In 1990, the Cleveland State University Poetry Center gave birth to the Imagination Conference. This July will be celebrating the eleventh year running for the program. CSU professor Doctor Neal Chandler, along with California novelist Karen Joy Fowler, put together the conference, which has remained a great success for over a decade. So, what makes the imagination conference so special compared to other summer workshop programs? Well, what has set the conference apart from all others is the unusual way it approaches teaching and learning within the workshops.

Chandler knew that that he wanted to begin a summer workshop series, but was having problems coming up with a method of teaching that would satisfy all who attended. He decided to ask for Fowler’s opinion on the matter, and in return she proposed two common problems associated with summer workshop programs, the first of them being the “star system dismay.”

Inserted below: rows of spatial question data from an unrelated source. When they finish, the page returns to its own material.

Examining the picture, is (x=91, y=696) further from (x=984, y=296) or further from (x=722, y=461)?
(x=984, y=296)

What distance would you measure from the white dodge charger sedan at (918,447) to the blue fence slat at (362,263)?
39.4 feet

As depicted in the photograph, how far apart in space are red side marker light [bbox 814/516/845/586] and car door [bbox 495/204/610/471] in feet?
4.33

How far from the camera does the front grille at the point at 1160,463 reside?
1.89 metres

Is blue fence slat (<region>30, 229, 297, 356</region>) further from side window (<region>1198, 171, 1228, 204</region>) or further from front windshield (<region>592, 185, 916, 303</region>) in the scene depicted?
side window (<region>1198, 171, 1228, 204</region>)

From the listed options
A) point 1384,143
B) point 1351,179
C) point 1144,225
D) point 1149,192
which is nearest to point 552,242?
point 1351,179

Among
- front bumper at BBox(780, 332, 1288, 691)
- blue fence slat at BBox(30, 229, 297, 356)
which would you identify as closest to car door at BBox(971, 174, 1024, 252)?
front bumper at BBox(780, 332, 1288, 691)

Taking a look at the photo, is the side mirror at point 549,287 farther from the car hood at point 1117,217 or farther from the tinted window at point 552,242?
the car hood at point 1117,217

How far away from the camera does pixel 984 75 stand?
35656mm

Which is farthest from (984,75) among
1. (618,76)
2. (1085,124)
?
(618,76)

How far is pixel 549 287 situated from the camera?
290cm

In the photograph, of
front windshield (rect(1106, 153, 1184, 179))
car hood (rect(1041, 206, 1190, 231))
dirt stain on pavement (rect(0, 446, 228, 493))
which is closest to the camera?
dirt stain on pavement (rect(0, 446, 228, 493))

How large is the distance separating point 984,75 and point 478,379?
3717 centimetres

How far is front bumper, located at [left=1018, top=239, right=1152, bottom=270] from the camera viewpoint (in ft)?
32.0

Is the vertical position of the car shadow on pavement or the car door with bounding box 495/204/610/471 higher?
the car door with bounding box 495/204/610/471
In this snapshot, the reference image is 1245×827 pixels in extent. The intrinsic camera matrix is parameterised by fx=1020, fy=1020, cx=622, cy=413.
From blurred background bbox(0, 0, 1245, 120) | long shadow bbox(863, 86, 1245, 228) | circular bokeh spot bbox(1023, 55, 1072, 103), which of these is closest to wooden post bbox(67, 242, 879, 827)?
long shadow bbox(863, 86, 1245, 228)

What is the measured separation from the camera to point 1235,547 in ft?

According to Chandler, this is when “most of the applicants want to work with one or two most famous authors and are disappointed when assigned to the workshop of someone less well known; second, [is] ‘ perceived reality correction, which participants conclude during the week that no matter whose workshop they’ve been assigned to, some other faculty member would have been the better…in fact the perfect teacher.”

It wasn’t until Chandler and Fowler but their heads together that they found a solution and the perfect mix: a workshop where the students meet in smaller groups each day taught by a different faculty member.

Even more unique to the program is how the workshop groups are assembled. Each group is put together with a combination of different writer’s styles (nonfiction, fiction and poetry), that introduces each group member into a new genre, and hopefully, some new ideas.

“We have a terrific faculty coming this year,” assures Chandler. “The workshops are rapidly coming together.”